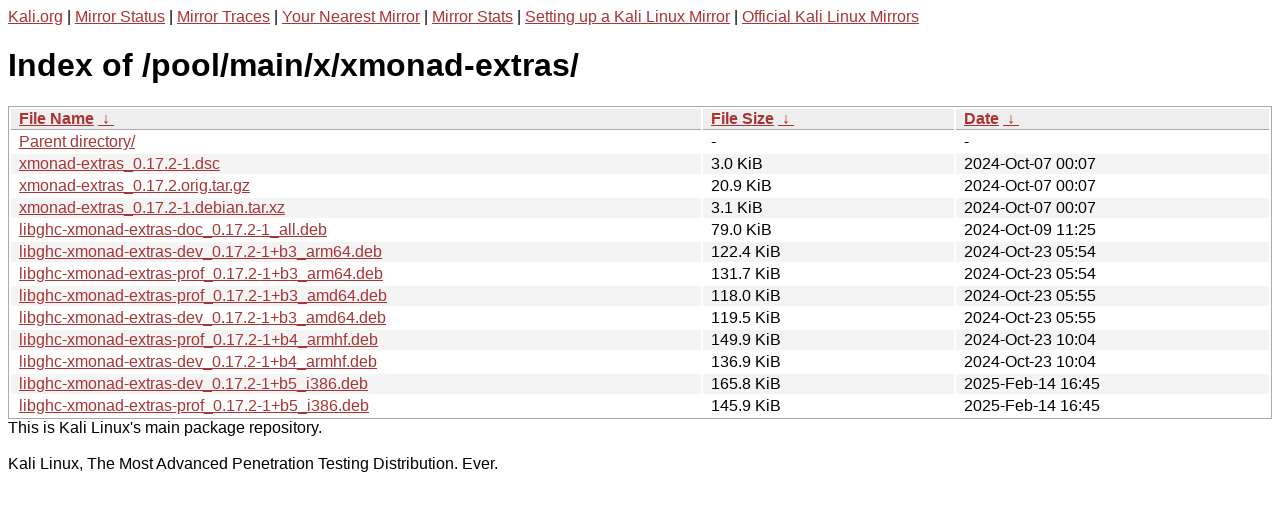

--- FILE ---
content_type: text/html
request_url: https://http.kali.org/pool/main/x/xmonad-extras/?C=M&O=A
body_size: 1285
content:
<a href="https://www.kali.org">Kali.org</a> |
<a href="https://status.kali.org/">Mirror Status</a> |
<a href="https://mirror-traces.kali.org/">Mirror Traces</a> | 
<a href="/README?mirrorlist">Your Nearest Mirror</a> |
<a href="/README?mirrorstats">Mirror Stats</a> |
<a href="https://www.kali.org/docs/community/setting-up-a-kali-linux-mirror/">Setting up a Kali Linux Mirror</a> |
<a href="https://www.kali.org/docs/community/kali-linux-mirrors/">Official Kali Linux Mirrors</a>
<!DOCTYPE html><html><head><meta http-equiv="content-type" content="text/html; charset=utf-8"><meta name="viewport" content="width=device-width"><style type="text/css">body,html {background:#fff;font-family:"Bitstream Vera Sans","Lucida Grande","Lucida Sans Unicode",Lucidux,Verdana,Lucida,sans-serif;}tr:nth-child(even) {background:#f4f4f4;}th,td {padding:0.1em 0.5em;}th {text-align:left;font-weight:bold;background:#eee;border-bottom:1px solid #aaa;}#list {border:1px solid #aaa;width:100%;}a {color:#a33;}a:hover {color:#e33;}</style>

<title>Index of /pool/main/x/xmonad-extras/</title>
</head><body><h1>Index of /pool/main/x/xmonad-extras/</h1>
<table id="list"><thead><tr><th style="width:55%"><a href="?C=N&amp;O=A">File Name</a>&nbsp;<a href="?C=N&amp;O=D">&nbsp;&darr;&nbsp;</a></th><th style="width:20%"><a href="?C=S&amp;O=A">File Size</a>&nbsp;<a href="?C=S&amp;O=D">&nbsp;&darr;&nbsp;</a></th><th style="width:25%"><a href="?C=M&amp;O=A">Date</a>&nbsp;<a href="?C=M&amp;O=D">&nbsp;&darr;&nbsp;</a></th></tr></thead>
<tbody><tr><td class="link"><a href="../?C=M&amp;O=A">Parent directory/</a></td><td class="size">-</td><td class="date">-</td></tr>
<tr><td class="link"><a href="xmonad-extras_0.17.2-1.dsc" title="xmonad-extras_0.17.2-1.dsc">xmonad-extras_0.17.2-1.dsc</a></td><td class="size">3.0 KiB</td><td class="date">2024-Oct-07 00:07</td></tr>
<tr><td class="link"><a href="xmonad-extras_0.17.2.orig.tar.gz" title="xmonad-extras_0.17.2.orig.tar.gz">xmonad-extras_0.17.2.orig.tar.gz</a></td><td class="size">20.9 KiB</td><td class="date">2024-Oct-07 00:07</td></tr>
<tr><td class="link"><a href="xmonad-extras_0.17.2-1.debian.tar.xz" title="xmonad-extras_0.17.2-1.debian.tar.xz">xmonad-extras_0.17.2-1.debian.tar.xz</a></td><td class="size">3.1 KiB</td><td class="date">2024-Oct-07 00:07</td></tr>
<tr><td class="link"><a href="libghc-xmonad-extras-doc_0.17.2-1_all.deb" title="libghc-xmonad-extras-doc_0.17.2-1_all.deb">libghc-xmonad-extras-doc_0.17.2-1_all.deb</a></td><td class="size">79.0 KiB</td><td class="date">2024-Oct-09 11:25</td></tr>
<tr><td class="link"><a href="libghc-xmonad-extras-dev_0.17.2-1%2Bb3_arm64.deb" title="libghc-xmonad-extras-dev_0.17.2-1+b3_arm64.deb">libghc-xmonad-extras-dev_0.17.2-1+b3_arm64.deb</a></td><td class="size">122.4 KiB</td><td class="date">2024-Oct-23 05:54</td></tr>
<tr><td class="link"><a href="libghc-xmonad-extras-prof_0.17.2-1%2Bb3_arm64.deb" title="libghc-xmonad-extras-prof_0.17.2-1+b3_arm64.deb">libghc-xmonad-extras-prof_0.17.2-1+b3_arm64.deb</a></td><td class="size">131.7 KiB</td><td class="date">2024-Oct-23 05:54</td></tr>
<tr><td class="link"><a href="libghc-xmonad-extras-prof_0.17.2-1%2Bb3_amd64.deb" title="libghc-xmonad-extras-prof_0.17.2-1+b3_amd64.deb">libghc-xmonad-extras-prof_0.17.2-1+b3_amd64.deb</a></td><td class="size">118.0 KiB</td><td class="date">2024-Oct-23 05:55</td></tr>
<tr><td class="link"><a href="libghc-xmonad-extras-dev_0.17.2-1%2Bb3_amd64.deb" title="libghc-xmonad-extras-dev_0.17.2-1+b3_amd64.deb">libghc-xmonad-extras-dev_0.17.2-1+b3_amd64.deb</a></td><td class="size">119.5 KiB</td><td class="date">2024-Oct-23 05:55</td></tr>
<tr><td class="link"><a href="libghc-xmonad-extras-prof_0.17.2-1%2Bb4_armhf.deb" title="libghc-xmonad-extras-prof_0.17.2-1+b4_armhf.deb">libghc-xmonad-extras-prof_0.17.2-1+b4_armhf.deb</a></td><td class="size">149.9 KiB</td><td class="date">2024-Oct-23 10:04</td></tr>
<tr><td class="link"><a href="libghc-xmonad-extras-dev_0.17.2-1%2Bb4_armhf.deb" title="libghc-xmonad-extras-dev_0.17.2-1+b4_armhf.deb">libghc-xmonad-extras-dev_0.17.2-1+b4_armhf.deb</a></td><td class="size">136.9 KiB</td><td class="date">2024-Oct-23 10:04</td></tr>
<tr><td class="link"><a href="libghc-xmonad-extras-dev_0.17.2-1%2Bb5_i386.deb" title="libghc-xmonad-extras-dev_0.17.2-1+b5_i386.deb">libghc-xmonad-extras-dev_0.17.2-1+b5_i386.deb</a></td><td class="size">165.8 KiB</td><td class="date">2025-Feb-14 16:45</td></tr>
<tr><td class="link"><a href="libghc-xmonad-extras-prof_0.17.2-1%2Bb5_i386.deb" title="libghc-xmonad-extras-prof_0.17.2-1+b5_i386.deb">libghc-xmonad-extras-prof_0.17.2-1+b5_i386.deb</a></td><td class="size">145.9 KiB</td><td class="date">2025-Feb-14 16:45</td></tr>
</tbody></table></body></html>This is Kali Linux's main package repository.<br />
<br />
Kali Linux, The Most Advanced Penetration Testing Distribution. Ever.
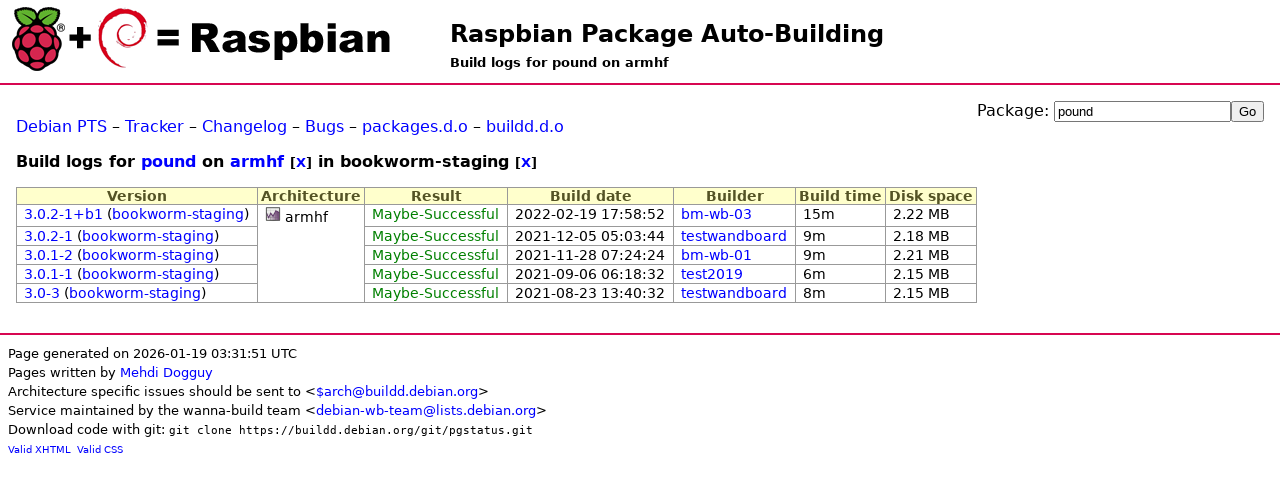

--- FILE ---
content_type: text/html; charset=UTF-8
request_url: https://buildd.raspbian.org/status/logs.php?pkg=pound&arch=armhf&suite=bookworm-staging
body_size: 1865
content:
<!DOCTYPE html>
<html>
<head>
<title>Build logs for pound on armhf</title>

<meta http-equiv="content-type" content="text/html; charset=utf-8" />
<link type="text/css" rel="stylesheet" href="media/revamp.css" />
<link rel="StyleSheet" type="text/css" href="media/pkg.css" />
<link rel="StyleSheet" type="text/css" href="media/status.css" />
<script type="text/javascript" src="media/jquery.js"></script>

<script type="text/javascript">
<!--
$(document).ready(function () {
  $(".status").each(function (){
    var id = $(this).attr('id');
    if (id && id.substr(0,7) == 'status-') {
      otherid = id.replace('status-','problem-');
      problem = $('#'+otherid);
      title = $(this).attr('title');
      if (title) { title += ':\n';}
      title += $(problem).text();
      $(this).attr('title',title);
    }
  });
});
//-->
</script>

</head>
<body>
<h1 id="title"><a href="https://buildd.raspbian.org">Raspbian Package Auto-Building</a></h1>
<h2 id="subtitle">Build logs for pound on armhf</h2>
<div id="body">
<div style="float:right"><form action="logs.php" method="get">
<p>
Package: <input id="log_field" type="text" name="pkg" value="pound" /><input type="submit" value="Go" />
</p>
</form>
</div><p><a href="http://packages.qa.debian.org/pound">Debian PTS</a> &ndash; <a href="https://tracker.debian.org/pound">Tracker</a> &ndash; <a href="http://packages.debian.org/changelog:pound">Changelog</a> &ndash; <a href="http://bugs.debian.org/src:pound">Bugs</a> &ndash; <a href="http://packages.debian.org/source/bookworm/pound">packages.d.o</a> &ndash; <a href="http://buildd.debian.org/status/package.php?p=pound&amp;suite=bookworm">buildd.d.o</a></p>
<h3>Build logs for <a href="package.php?p=pound">pound</a> on <a href="architecture.php?a=armhf">armhf</a> <small>[<a href="logs.php?pkg=pound&amp;suite=bookworm-staging">X</a>]</small> in bookworm-staging <small>[<a href="logs.php?pkg=pound&amp;arch=armhf">X</a>]</small></h3>
<table class="data logs"><tr>
        <th>Version</th>
        <th>Architecture</th>
        <th>Result</th>
        <th>Build date</th>
        <th>Builder</th>
        <th>Build time</th>
        <th>Disk space</th>
    </tr><tr>
            <td><a href="logs.php?pkg=pound&amp;ver=3.0.2-1%2Bb1&amp;arch=armhf&amp;suite=bookworm-staging">3.0.2-1+b1</a> (<a href="logs.php?pkg=pound&amp;arch=armhf&amp;suite=bookworm-staging">bookworm-staging</a>)</td>
            <td><a href="https://buildd.raspbian.org/stats/graph/#p=pound;a=armhf"><img alt="Buildd exposure stats" src="media/graph.png" /></a> armhf</td>
            <td><a href="fetch.php?pkg=pound&amp;arch=armhf&amp;ver=3.0.2-1%2Bb1&amp;stamp=1645293532"><span class="green">Maybe-Successful</span></a></td>
            <td>2022-02-19 17:58:52</td>
            <td><a href="architecture.php?a=armhf&amp;suite=bookworm-staging&amp;buildd=buildd_armhf-bm-wb-03">bm-wb-03</a></td>
            <td>15m</td>
            <td>2.22 MB</td>
           </tr>
<tr>
            <td><a href="logs.php?pkg=pound&amp;ver=3.0.2-1&amp;arch=armhf&amp;suite=bookworm-staging">3.0.2-1</a> (<a href="logs.php?pkg=pound&amp;arch=armhf&amp;suite=bookworm-staging">bookworm-staging</a>)</td>
            <td class="empty" ></td>
            <td><a href="fetch.php?pkg=pound&amp;arch=armhf&amp;ver=3.0.2-1&amp;stamp=1638680624"><span class="green">Maybe-Successful</span></a></td>
            <td>2021-12-05 05:03:44</td>
            <td><a href="architecture.php?a=armhf&amp;suite=bookworm-staging&amp;buildd=buildd_armhf-testwandboard">testwandboard</a></td>
            <td>9m</td>
            <td>2.18 MB</td>
           </tr>
<tr>
            <td><a href="logs.php?pkg=pound&amp;ver=3.0.1-2&amp;arch=armhf&amp;suite=bookworm-staging">3.0.1-2</a> (<a href="logs.php?pkg=pound&amp;arch=armhf&amp;suite=bookworm-staging">bookworm-staging</a>)</td>
            <td class="empty" ></td>
            <td><a href="fetch.php?pkg=pound&amp;arch=armhf&amp;ver=3.0.1-2&amp;stamp=1638084264"><span class="green">Maybe-Successful</span></a></td>
            <td>2021-11-28 07:24:24</td>
            <td><a href="architecture.php?a=armhf&amp;suite=bookworm-staging&amp;buildd=buildd_armhf-bm-wb-01">bm-wb-01</a></td>
            <td>9m</td>
            <td>2.21 MB</td>
           </tr>
<tr>
            <td><a href="logs.php?pkg=pound&amp;ver=3.0.1-1&amp;arch=armhf&amp;suite=bookworm-staging">3.0.1-1</a> (<a href="logs.php?pkg=pound&amp;arch=armhf&amp;suite=bookworm-staging">bookworm-staging</a>)</td>
            <td class="empty" ></td>
            <td><a href="fetch.php?pkg=pound&amp;arch=armhf&amp;ver=3.0.1-1&amp;stamp=1630909112"><span class="green">Maybe-Successful</span></a></td>
            <td>2021-09-06 06:18:32</td>
            <td><a href="architecture.php?a=armhf&amp;suite=bookworm-staging&amp;buildd=buildd_armhf-test2019">test2019</a></td>
            <td>6m</td>
            <td>2.15 MB</td>
           </tr>
<tr>
            <td><a href="logs.php?pkg=pound&amp;ver=3.0-3&amp;arch=armhf&amp;suite=bookworm-staging">3.0-3</a> (<a href="logs.php?pkg=pound&amp;arch=armhf&amp;suite=bookworm-staging">bookworm-staging</a>)</td>
            <td class="empty" ></td>
            <td><a href="fetch.php?pkg=pound&amp;arch=armhf&amp;ver=3.0-3&amp;stamp=1629726032"><span class="green">Maybe-Successful</span></a></td>
            <td>2021-08-23 13:40:32</td>
            <td><a href="architecture.php?a=armhf&amp;suite=bookworm-staging&amp;buildd=buildd_armhf-testwandboard">testwandboard</a></td>
            <td>8m</td>
            <td>2.15 MB</td>
           </tr>
</table></div><div id="footer">
<small>Page generated on 2026-01-19 03:31:51 UTC<br />
Pages written by <a href="https://wiki.debian.org/MehdiDogguy">Mehdi Dogguy</a><br />
Architecture specific issues should be sent to &lt;<a href="https://www.debian.org/intro/organization#ports">$arch@buildd.debian.org</a>&gt;<br />
Service maintained by the wanna-build team &lt;<a href="https://lists.debian.org/debian-wb-team/">debian-wb-team@lists.debian.org</a>&gt;<br />
Download code with git: <code>git clone https://buildd.debian.org/git/pgstatus.git</code></small><br />
<span class="tiny">
<a href="http://validator.w3.org/check?uri=https%3A%2F%2Fbuildd.raspbian.org%2Fstatus%2Flogs.php%3Fpkg%3Dpound%26arch%3Darmhf%26suite%3Dbookworm-staging">Valid XHTML</a>&nbsp;
<a href="http://jigsaw.w3.org/css-validator/validator?uri=https%3A%2F%2Fbuildd.raspbian.org%2Fstatus%2Flogs.php%3Fpkg%3Dpound%26arch%3Darmhf%26suite%3Dbookworm-staging">Valid CSS</a>
</span>
</div>
</body>
</html>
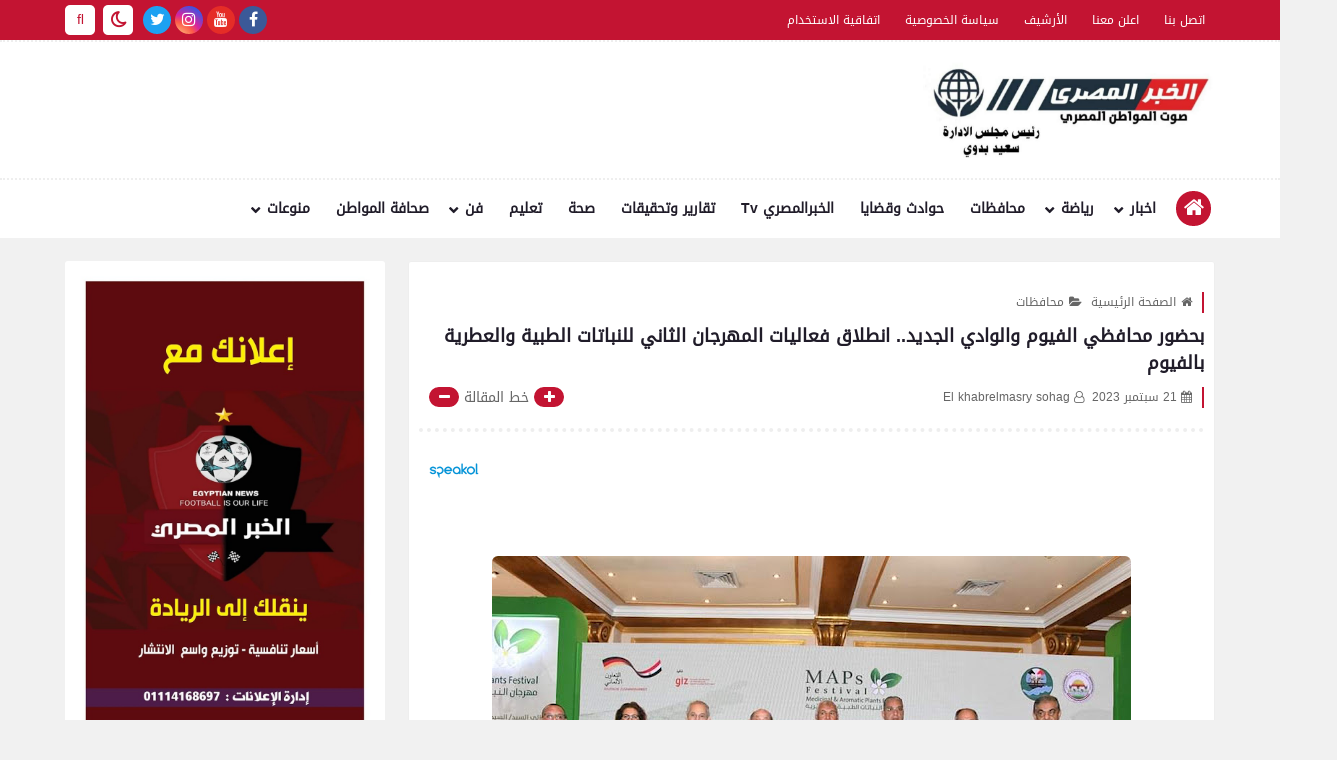

--- FILE ---
content_type: text/html; charset=utf-8
request_url: https://www.google.com/recaptcha/api2/aframe
body_size: 269
content:
<!DOCTYPE HTML><html><head><meta http-equiv="content-type" content="text/html; charset=UTF-8"></head><body><script nonce="vkvXHztwYN2052UBv5htOQ">/** Anti-fraud and anti-abuse applications only. See google.com/recaptcha */ try{var clients={'sodar':'https://pagead2.googlesyndication.com/pagead/sodar?'};window.addEventListener("message",function(a){try{if(a.source===window.parent){var b=JSON.parse(a.data);var c=clients[b['id']];if(c){var d=document.createElement('img');d.src=c+b['params']+'&rc='+(localStorage.getItem("rc::a")?sessionStorage.getItem("rc::b"):"");window.document.body.appendChild(d);sessionStorage.setItem("rc::e",parseInt(sessionStorage.getItem("rc::e")||0)+1);localStorage.setItem("rc::h",'1769395249751');}}}catch(b){}});window.parent.postMessage("_grecaptcha_ready", "*");}catch(b){}</script></body></html>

_ _ _ _ _

Copy each line of the entries that includes the word "Index".

Expected answer:
<title>Index of /pool/main/x/xmonad-extras/</title>
</head><body><h1>Index of /pool/main/x/xmonad-extras/</h1>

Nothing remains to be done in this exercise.